+++ Dataset excerpts

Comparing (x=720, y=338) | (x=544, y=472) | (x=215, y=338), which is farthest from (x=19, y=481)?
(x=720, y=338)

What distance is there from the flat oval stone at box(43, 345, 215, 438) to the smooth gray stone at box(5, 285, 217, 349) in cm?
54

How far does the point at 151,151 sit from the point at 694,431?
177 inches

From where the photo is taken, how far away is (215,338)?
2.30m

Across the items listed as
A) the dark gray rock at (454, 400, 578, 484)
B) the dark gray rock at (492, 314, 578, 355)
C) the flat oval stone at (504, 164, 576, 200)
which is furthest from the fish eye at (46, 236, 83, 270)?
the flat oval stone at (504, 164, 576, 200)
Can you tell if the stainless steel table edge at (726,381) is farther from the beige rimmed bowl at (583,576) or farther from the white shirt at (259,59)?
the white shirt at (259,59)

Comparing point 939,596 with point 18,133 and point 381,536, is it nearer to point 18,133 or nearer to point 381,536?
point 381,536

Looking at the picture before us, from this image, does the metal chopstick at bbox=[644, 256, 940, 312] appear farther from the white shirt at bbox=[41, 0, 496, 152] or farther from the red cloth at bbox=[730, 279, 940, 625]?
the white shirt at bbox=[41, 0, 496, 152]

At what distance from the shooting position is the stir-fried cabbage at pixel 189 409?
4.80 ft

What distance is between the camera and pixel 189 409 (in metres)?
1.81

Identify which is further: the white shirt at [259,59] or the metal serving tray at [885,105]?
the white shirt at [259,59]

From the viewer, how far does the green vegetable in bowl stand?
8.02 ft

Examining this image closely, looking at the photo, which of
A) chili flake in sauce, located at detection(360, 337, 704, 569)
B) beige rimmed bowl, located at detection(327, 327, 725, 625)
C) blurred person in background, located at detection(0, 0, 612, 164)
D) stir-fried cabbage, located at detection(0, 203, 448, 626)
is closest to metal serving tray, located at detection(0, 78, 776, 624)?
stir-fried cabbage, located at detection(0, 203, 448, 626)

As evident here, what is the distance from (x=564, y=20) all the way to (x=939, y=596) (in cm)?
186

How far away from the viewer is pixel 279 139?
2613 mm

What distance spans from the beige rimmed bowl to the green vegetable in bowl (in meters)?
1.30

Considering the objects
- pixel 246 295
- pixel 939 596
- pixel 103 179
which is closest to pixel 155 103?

++++++

= Given task =
Update the entries above by replacing every "dark gray rock" with "charcoal boulder", keeping everything else unchanged.

= Task response =
Comparing (x=720, y=338) | (x=544, y=472) | (x=215, y=338), which is farthest from (x=19, y=481)?
(x=720, y=338)

What distance is there from the flat oval stone at box(43, 345, 215, 438) to the smooth gray stone at box(5, 285, 217, 349) in cm?
54

How far does the point at 151,151 sit from the point at 694,431?
177 inches

From where the photo is taken, how far away is (215,338)?
2.30m

Across the items listed as
A) the charcoal boulder at (454, 400, 578, 484)
B) the charcoal boulder at (492, 314, 578, 355)
C) the flat oval stone at (504, 164, 576, 200)
which is furthest from the fish eye at (46, 236, 83, 270)?
the flat oval stone at (504, 164, 576, 200)
Can you tell if the stainless steel table edge at (726,381) is farther from the beige rimmed bowl at (583,576) or farther from the white shirt at (259,59)?
the white shirt at (259,59)

Comparing point 939,596 with point 18,133 and point 381,536, is it nearer to point 18,133 or nearer to point 381,536?
point 381,536

Looking at the picture before us, from this image, does the metal chopstick at bbox=[644, 256, 940, 312] appear farther from the white shirt at bbox=[41, 0, 496, 152] or farther from the red cloth at bbox=[730, 279, 940, 625]?
the white shirt at bbox=[41, 0, 496, 152]

At what distance from the shooting position is the stir-fried cabbage at pixel 189 409?
4.80 ft

What distance is between the camera and pixel 189 409 (in metres)?
1.81

Identify which is further: the white shirt at [259,59] or the metal serving tray at [885,105]?
the white shirt at [259,59]

From the viewer, how far does the green vegetable in bowl stand?
8.02 ft

Examining this image closely, looking at the photo, which of
A) chili flake in sauce, located at detection(360, 337, 704, 569)
B) beige rimmed bowl, located at detection(327, 327, 725, 625)
C) blurred person in background, located at detection(0, 0, 612, 164)
D) stir-fried cabbage, located at detection(0, 203, 448, 626)
is closest to metal serving tray, located at detection(0, 78, 776, 624)?
stir-fried cabbage, located at detection(0, 203, 448, 626)

As evident here, what is the distance from (x=564, y=20) all the way to (x=939, y=596) (in cm)?
186

How far away from the viewer is pixel 279 139?
2613 mm

What distance spans from the beige rimmed bowl to the green vegetable in bowl (in meters)?
1.30

Considering the objects
- pixel 246 295
- pixel 939 596
- pixel 103 179
which is closest to pixel 155 103?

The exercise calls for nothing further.